Le fromage commercialisé dans les épiceries de la région et à Paris

 

            Le lendemain, les fromages étaient retournés manuellement par les femmes dans les moules. Le surlendemain, ils étaient mis sur des « joncs » et montés ensuite au séchoir au-dessus de la laiterie (genre de grenier très aéré) et mis sur de la paille de blé peignée au préalable, et là ils restaient plusieurs semaines, retournés de temps à autre jusqu’à devenir bleus pour être ensuite commercialisés dans les épiceries de la région, le surplus étant expédié vers les Halles de Paris (cette dernière opération se révélait souvent déficitaire mais il fallait se débarrasser de la marchandise quand elle était bonne).

 

            Avant de monter au séchoir, le fromage à la laiterie encore blanc, était assez ferme pour être frotté des deux côtés avec du sel. Le travail au séchoir était effectué par la patronne et une aide, les hommes se chargeant de l’emballage. Le nettoyage était effectué par les hommes. Le travail du lait nécessitait une grande propreté.

 

(NDLR : Des photos d’archives prouvent que le ramassage de lait en 1943 se faisait encore avec des voitures à cheval pour les plus petites fromageries, dont la Maison Gasselin. Mais la laiterie Hauser fut la première en 1932  à effectuer la collecte du lait par camions dans les régions de Brou et de Fontaine-Simon (La Loupe). Il s’agissait des camions de marque Unic, modèle Z40M, au châssis raccourci car les camions étaient trop lourds et défonçaient les chemins).

Sur le marché d’Illiers

 

​

 

            Pierre Silly est ensuite devenu petit exploitant agricole à Luigny et en même temps aide de culture. En 1929, il est venu habiter à Saint-Éman dans la maison qu’il occupe encore. Avec son épouse, il a exercé dès lors la profession de marchand forain, vendant fromages, beurre, légumes, marchand des 4 saisons et, deux fois par semaine, du poisson, il effectuait chaque jour des tournées en campagne avec son cheval et sa carriole et faisait régulièrement le marché d’Illiers.

 

            Le mercredi était réservé aux approvisionnements à Brou à la laiterie Burel puis chez son successeur M. Gasselin, qui était devenu entre-temps son beau-frère. (NDLR : Léa Gasselin née Jouvelet était la sœur de la femme de Pierre Silly). Il restait ainsi intimement lié à la profession de fromager.

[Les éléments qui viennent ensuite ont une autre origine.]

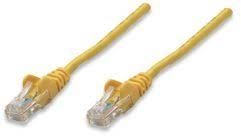 Intellinet patch kabel 3m Cat.5e UTP PVC zuti, Certified to 350 MHz EIA/TIA approved 4 pair RJ45 connectors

            À son retour du régiment, en 1922, M. Silly se mariait (NDLR : avec Renée Jouvelet née en 1900). Il retournait alors travailler dans les fermes des environs. Il passait trois ans dans une fabrique de clefs à Oisème.

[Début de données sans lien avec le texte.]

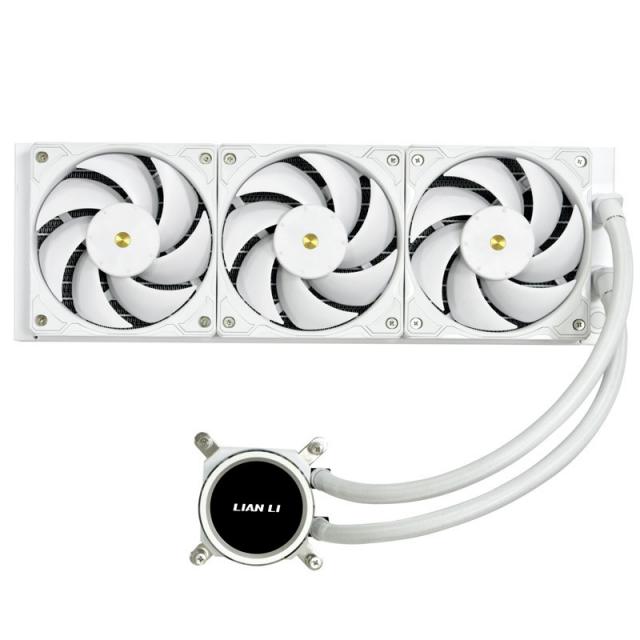 CPU Cooler Lian Li GALAHAD II 360 Trinity Perfromance - White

Avec la guerre venue, il a arrêté les tournées et ne vendait plus qu’à « la maison ».  (NDLR : La maison Silly devenait ainsi l’épicerie du village de Saint-Éman ). Il s’était  mis à louer quelques terres pour les exploiter, 11 hectares puis 20. Après la guerre, il a cédé son activité de vente de fromages et produits laitiers à M. Dutour qui habite à Illiers et a cessé toute exploitation agricole en 1965 à l’âge de 65 ans pour prendre sa retraite bien méritée.

Pierre Silly a eu le malheur de perdre son épouse (NDLR : en 1975) et vit actuellement avec sa fille Raymonde, veuve depuis un certain nombre d’année (NDLR : sa fille avait épousé Daniel Albert décédé en 1984). Malgré son âge respectable, M. Silly conserve une vivacité d’esprit et a une mémoire prodigieuse, se souvenant avec précision de toutes les dates de sa vie qui l’ont marqué. Nous lui souhaitons de rester parmi nous encore longtemps et de vivre avec tous ses souvenirs précieux.